- [WORK INSTRUCTIONS]:
1. In the post on Google's new OS, begin at the words "Why a new OS?" and stop after "should they use?". Copy that passage, renaming "Companies" as "Manufacturers".
2. Answer these questions from the post on Google's new OS:
(a) What is the name of Google's new OS?
(b) What kind of computers was Unix designed for?
(c) Which language is given as an example of isolating the programmer from Unix internals?

Friday, August 18, 2017

Google is building new OS from scratch

Just a few ramblings related to Google's new OS, Fuchsia.  This isn't related to my current projects, but it could prove to be important in the future.

Why a new OS?  Companies have been basing more and more systems on Linux.  It has almost become the default for building new systems.  But should it be that way, and if not, what should they use?

I've personally spent years developing for various flavors of Unix (Unix, Solaris, Linux, etc...) and several years working on embedded systems.  I really like Unix/Linux as a development environment, but it seems inappropriate as the basis for many systems, especially embedded systems.  It can also present a rather complex environment from a programming standpoint depending on what parts of the OS your code has to interact with.

Linux is based on Unix.  There's no getting around it, Linux is pretty much a free implementation of Unix.  Unix was designed during the computing world of the late 60's and early 70s.  Most programs ran in batch mode, they didn't require much if any networking, they all ran from the console, and they weren't written in an object oriented programming language.  The flexibility provided for console based applications is nothing short of amazing, but then it was a console oriented world, and Unix was designed as a development environment.  Don't get me wrong, Unix has seen a lot of development since then, but that is it's roots.  GUIs didn't exist, the internet didn't exist, object oriented programming didn't really catch on for over a decade after Unix was first released, and personal computers didn't even exist yet.  Unix was designed for mini-computers, not for something that fits in the palm of your hand.  The fact that it does work for such applications is a testimony to Unix's flexibility and robustness of the design.  It's also testimony to the power of modern processors and how small large amounts of RAM and mass storage have become.

Unix is neither lightweight, nor simple.  The number of separate modules that must be loaded just to boot is a bit mind numbing.  Anyone that's watched the stream of messages when Linux boots should recognize that there must be a faster and simpler way, especially for embedded systems.  And from a programming standpoint, the Unix internals can require you to write more code, which requires more development time, which requires more testing and debugging, etc... than a lightweight OS design would require.  Programmers have addressed this through using libraries of code, templates, isolating the programmer from it with languages like Java, etc... but ultimately, you are building more and more code which requires more and more memory and more and more CPU time.  What if you could eliminate a lot of that by dealing with it at the OS level in the first place, and by simplifying the programming interface?

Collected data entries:
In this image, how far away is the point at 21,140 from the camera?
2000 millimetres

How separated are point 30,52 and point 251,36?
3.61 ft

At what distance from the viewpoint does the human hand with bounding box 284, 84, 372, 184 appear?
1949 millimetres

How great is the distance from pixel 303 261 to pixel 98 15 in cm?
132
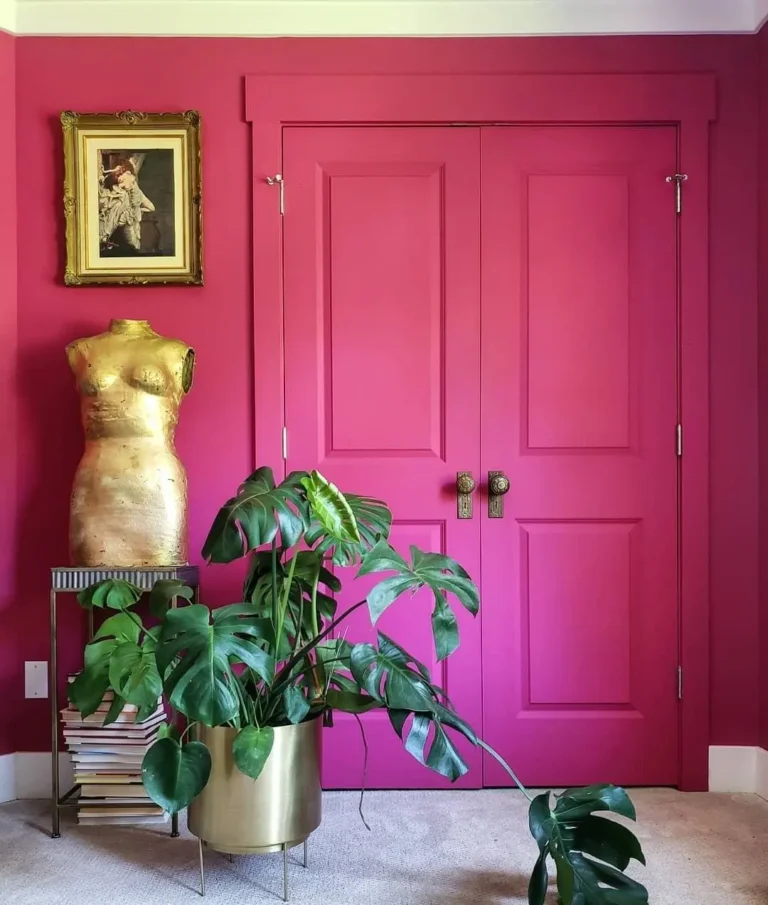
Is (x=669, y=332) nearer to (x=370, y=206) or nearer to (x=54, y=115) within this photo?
(x=370, y=206)

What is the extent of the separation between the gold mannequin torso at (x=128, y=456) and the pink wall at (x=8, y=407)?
0.31 meters

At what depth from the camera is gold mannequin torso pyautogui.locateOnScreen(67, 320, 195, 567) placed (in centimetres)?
199

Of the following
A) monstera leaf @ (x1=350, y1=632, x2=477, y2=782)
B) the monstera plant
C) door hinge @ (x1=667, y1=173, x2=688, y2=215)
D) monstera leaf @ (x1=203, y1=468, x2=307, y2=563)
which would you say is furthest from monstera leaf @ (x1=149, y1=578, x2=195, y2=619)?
door hinge @ (x1=667, y1=173, x2=688, y2=215)

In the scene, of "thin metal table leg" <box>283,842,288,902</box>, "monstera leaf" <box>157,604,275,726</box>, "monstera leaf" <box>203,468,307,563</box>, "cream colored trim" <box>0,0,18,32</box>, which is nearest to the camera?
"monstera leaf" <box>157,604,275,726</box>

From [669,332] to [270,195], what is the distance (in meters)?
1.27

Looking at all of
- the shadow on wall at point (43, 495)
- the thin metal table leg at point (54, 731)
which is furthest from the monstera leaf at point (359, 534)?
the shadow on wall at point (43, 495)

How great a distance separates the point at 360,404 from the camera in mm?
2273

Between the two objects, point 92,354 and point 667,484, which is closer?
point 92,354

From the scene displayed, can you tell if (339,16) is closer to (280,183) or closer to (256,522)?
(280,183)

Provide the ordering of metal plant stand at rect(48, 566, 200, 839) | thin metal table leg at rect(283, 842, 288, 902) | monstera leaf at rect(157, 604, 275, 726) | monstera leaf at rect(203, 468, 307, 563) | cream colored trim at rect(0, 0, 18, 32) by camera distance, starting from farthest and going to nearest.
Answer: cream colored trim at rect(0, 0, 18, 32) → metal plant stand at rect(48, 566, 200, 839) → thin metal table leg at rect(283, 842, 288, 902) → monstera leaf at rect(203, 468, 307, 563) → monstera leaf at rect(157, 604, 275, 726)

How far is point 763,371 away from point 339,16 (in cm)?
165

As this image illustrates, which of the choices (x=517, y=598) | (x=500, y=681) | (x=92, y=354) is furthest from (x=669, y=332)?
(x=92, y=354)

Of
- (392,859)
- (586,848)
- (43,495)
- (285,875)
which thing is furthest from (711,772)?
(43,495)

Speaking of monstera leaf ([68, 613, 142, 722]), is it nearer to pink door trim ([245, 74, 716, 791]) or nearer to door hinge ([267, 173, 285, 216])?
pink door trim ([245, 74, 716, 791])
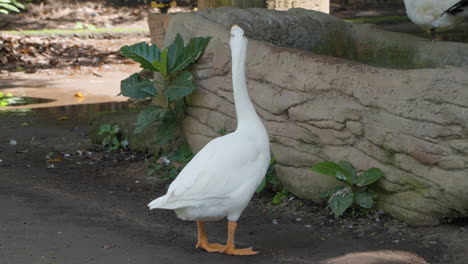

- [THE RESULTS]:
1.
Why a new OS?  Manufacturers have been basing more and more systems on Linux.  It has almost become the default for building new systems.  But should it be that way, and if not, what should they use?

2.
(a) Fuchsia
(b) Mini-computers
(c) Java